A native of Eugene, Ore., Cardenas has travelled a long way to find an opportunity to maximize his learning intake. His friend, Connor Fitzpatrick (’22), was attending Loras College and playing soccer for the Duhawks when he suggested that Cardenas might be a good fit for the team. One visit to campus and seeing how naturally he fit in helped him to make the decision to shift to Loras.
Since transferring from a junior college in his hometown in 2020, Cardenas has put himself in the middle of a number of significant areas of campus. He is a diversity, equality and inclusion representative for the President’s Office; diversity chair for student government; and a representative on the Student Athlete Advisory Committee (SAAC). This fall, Cardenas shared his experiences as a part of a campus panel where he discussed his culture along with other Latin American students.
“That was great,” he recalled. “There was a number of us sharing our experiences and how we are different from other people even with similar backgrounds. Not every Latinx student eats tacos, you know?”
That panel underlines his desire to not only share about himself, but to know and understand more about his fellow students. “I really want to hear what other people think about different things, even politics. We may not agree, but I want to understand why they think the way they do and learn more about them. Not everything has to be an argument. If someone asks why I do things that are tied to my culture, I’m not offended. I am glad they asked so we can talk about it and I can find out more about them and their culture.”
Cardenas is just the third person in his extended family to attended college. While his decision to move to Dubuque was difficult, his experience as a first-generation student has fueled his efforts both in and out of the classroom.
“It was scary moving so far, but I am doing all of this for my parents, too,” he explained. “Every time I think, ‘I don’t want to write this paper’ or struggle to motivate myself to practice, I think about the opportunity I have here to make my parents proud and I push myself to keep working. I realize the great opportunity I have here, because of them.”

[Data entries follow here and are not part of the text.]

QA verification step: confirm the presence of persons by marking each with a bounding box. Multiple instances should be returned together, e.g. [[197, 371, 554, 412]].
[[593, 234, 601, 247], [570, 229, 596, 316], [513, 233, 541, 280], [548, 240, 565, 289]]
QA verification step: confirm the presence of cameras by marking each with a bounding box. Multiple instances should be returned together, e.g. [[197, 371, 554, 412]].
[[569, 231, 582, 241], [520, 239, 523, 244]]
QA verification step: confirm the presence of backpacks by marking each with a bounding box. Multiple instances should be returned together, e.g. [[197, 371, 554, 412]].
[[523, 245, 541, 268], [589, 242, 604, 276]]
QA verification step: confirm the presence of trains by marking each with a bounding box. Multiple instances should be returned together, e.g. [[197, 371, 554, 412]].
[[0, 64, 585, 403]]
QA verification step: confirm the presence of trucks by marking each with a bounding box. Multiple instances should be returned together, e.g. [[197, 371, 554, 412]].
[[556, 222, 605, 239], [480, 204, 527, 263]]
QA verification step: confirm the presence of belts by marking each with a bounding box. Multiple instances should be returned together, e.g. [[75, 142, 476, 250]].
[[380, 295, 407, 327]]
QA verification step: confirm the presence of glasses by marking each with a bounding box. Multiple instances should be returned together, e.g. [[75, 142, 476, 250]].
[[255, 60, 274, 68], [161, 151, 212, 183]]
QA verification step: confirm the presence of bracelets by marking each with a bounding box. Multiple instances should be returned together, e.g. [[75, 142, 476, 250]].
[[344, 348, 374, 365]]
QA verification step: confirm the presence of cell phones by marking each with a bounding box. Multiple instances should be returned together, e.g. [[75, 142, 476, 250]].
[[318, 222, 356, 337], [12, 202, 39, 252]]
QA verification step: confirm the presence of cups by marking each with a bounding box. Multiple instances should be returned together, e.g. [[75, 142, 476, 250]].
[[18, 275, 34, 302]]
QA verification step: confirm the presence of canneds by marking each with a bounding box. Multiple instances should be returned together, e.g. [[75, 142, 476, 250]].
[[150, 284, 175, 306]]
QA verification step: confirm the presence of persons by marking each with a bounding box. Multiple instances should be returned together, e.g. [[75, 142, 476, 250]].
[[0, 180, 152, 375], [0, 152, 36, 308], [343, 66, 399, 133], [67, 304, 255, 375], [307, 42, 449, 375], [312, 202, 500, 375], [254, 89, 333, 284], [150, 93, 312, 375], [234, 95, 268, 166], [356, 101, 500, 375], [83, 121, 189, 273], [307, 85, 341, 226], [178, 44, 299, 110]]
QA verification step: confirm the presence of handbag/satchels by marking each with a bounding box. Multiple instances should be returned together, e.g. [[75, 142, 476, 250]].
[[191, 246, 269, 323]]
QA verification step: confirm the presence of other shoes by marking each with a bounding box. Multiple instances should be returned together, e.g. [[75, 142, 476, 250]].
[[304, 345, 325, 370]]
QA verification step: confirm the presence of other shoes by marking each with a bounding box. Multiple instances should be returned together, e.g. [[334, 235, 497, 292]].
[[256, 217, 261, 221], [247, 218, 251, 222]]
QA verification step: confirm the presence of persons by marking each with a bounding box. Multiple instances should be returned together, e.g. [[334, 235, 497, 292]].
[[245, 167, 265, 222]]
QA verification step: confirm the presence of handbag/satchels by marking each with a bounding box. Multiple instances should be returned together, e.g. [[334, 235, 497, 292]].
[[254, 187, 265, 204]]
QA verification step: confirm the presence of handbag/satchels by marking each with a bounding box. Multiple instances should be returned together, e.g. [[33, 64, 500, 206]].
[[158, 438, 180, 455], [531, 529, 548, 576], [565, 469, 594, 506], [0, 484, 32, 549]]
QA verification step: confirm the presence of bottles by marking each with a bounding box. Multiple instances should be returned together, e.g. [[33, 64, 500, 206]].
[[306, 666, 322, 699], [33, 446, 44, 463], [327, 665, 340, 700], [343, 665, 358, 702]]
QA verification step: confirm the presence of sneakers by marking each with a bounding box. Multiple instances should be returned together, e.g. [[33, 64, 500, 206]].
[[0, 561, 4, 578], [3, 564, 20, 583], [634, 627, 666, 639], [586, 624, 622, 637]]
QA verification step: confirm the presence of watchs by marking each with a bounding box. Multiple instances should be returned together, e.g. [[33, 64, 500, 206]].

In October, Cardenas was selected by the Hispanic Association of Colleges and Universities (HACU) to participate in its ¡Adelante! Leadership Institute and talk with other Hispanic students and professionals about career opportunities.
“It was a good opportunity to learn from professionals and to get to see how their upbringing molded them and how they took things from their culture and applied them to what they do both in their lives and in business. I didn’t write a lot of it down because I just wanted to listen and take it in,” he said.
Despite growing up just five minutes from the University of Oregon campus, Cardenas believes his decision to go with a smaller school has led to more chances to quench his desire to not only learn, but to enrich his education with more meaningful experiences. “Loras has definitely provided the opportunity to find out more about myself and things in which I am interested. If I had gone to a larger school, I probably would have gone a different path in order to feel connected. Here, I feel like I have so many opportunities where I can not only be involved in a productive way, but I can use moving forward. I am very thankful for that,” he said.